Matt Burston

Personal information
- Born: 25 November 1982 (age 43) Perth, Western Australia, Australia
- Listed height: 211 cm (6 ft 11 in)
- Listed weight: 103 kg (227 lb)

Career information
- High school: Christ Church Grammar School (Perth, Western Australia)
- Playing career: 2000–2016
- Position: Centre / power forward

Career history
- 2000–2006: Perth Wildcats
- 2006–2009: South Dragons
- 2009: Al Arabi Club Doha
- 2009–2010: Adelaide 36ers
- 2010–2013: Melbourne Tigers
- 2011: Al Arabi Club Doha
- 2013: Al Rayyan Doha
- 2013–2016: Cairns Taipans

Career highlights
- Qatar Emir Cup champion (2013); NBL champion (2009); NBL Most Improved Player (2003); 3× SBL champion (2001–2002); SBL Rookie of the Year (2000);

= Matt Burston =

Australian basketball player

Matthew Llewellyn Burston (born 25 November 1982) is an Australian former professional basketball player. He played 16 seasons in the National Basketball League (NBL). He has also played in the State Basketball League for the Perry Lakes Hawks, and has spent time in the Qatari Basketball League and the Big V.

==Early life==
Burston was born in Perth, Western Australia.

==Career==
Burston debuted in the NBL for the Perth Wildcats during the 2000–01 season, and played for them until 2006. In 2003, he won the NBL Most Improved Player Award.
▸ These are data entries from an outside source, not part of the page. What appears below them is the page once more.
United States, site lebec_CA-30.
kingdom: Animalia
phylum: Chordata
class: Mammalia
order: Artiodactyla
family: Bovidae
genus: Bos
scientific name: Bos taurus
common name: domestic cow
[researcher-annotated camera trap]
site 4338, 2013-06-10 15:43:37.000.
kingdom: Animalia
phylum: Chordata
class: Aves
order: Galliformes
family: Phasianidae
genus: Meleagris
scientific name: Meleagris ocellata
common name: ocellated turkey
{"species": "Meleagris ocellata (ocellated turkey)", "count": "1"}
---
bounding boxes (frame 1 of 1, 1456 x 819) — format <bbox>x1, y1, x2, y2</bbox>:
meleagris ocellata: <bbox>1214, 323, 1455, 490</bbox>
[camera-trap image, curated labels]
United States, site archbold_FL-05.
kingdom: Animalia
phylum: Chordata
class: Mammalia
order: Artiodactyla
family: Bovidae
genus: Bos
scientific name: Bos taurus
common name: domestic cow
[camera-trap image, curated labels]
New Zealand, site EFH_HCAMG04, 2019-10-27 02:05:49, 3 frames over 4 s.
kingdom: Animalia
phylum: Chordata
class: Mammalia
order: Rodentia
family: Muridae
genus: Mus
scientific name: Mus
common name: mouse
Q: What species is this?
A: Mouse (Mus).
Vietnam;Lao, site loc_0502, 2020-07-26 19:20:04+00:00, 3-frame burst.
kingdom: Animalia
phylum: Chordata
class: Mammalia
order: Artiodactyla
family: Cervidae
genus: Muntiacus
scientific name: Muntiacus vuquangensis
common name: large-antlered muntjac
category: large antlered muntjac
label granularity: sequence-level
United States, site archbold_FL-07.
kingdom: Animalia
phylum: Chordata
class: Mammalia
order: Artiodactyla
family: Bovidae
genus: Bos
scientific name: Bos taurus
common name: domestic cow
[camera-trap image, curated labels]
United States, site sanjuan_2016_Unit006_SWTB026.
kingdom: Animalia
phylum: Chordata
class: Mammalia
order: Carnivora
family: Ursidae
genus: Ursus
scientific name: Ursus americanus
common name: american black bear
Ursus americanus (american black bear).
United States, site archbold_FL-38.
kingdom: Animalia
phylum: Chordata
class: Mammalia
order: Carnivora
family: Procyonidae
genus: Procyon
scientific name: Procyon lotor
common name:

In April 2006, Burston signed a one-year deal with the South Dragons. Burston spent much of the 2006–07 season injured, playing only a handful of games. He remained with the Dragons for two more seasons and was a member of the 2009 championship-winning team.

On 22 June 2009, Burston signed with the Adelaide 36ers for the 2009–10 NBL season.

In 2010, Burston moved back to Melbourne and signed with the Tigers where he spent three seasons. In 2013, while playing in Qatar for Al Rayyan, Burston and his team won the Emir Cup.

On 25 July 2013, Burston signed a one-year deal with the Cairns Taipans. On 30 May 2014, he re-signed with the Taipans on a two-year deal. On 5 August 2016, the Taipans parted ways with Burston after not offering him a new contract for the 2016–17 season.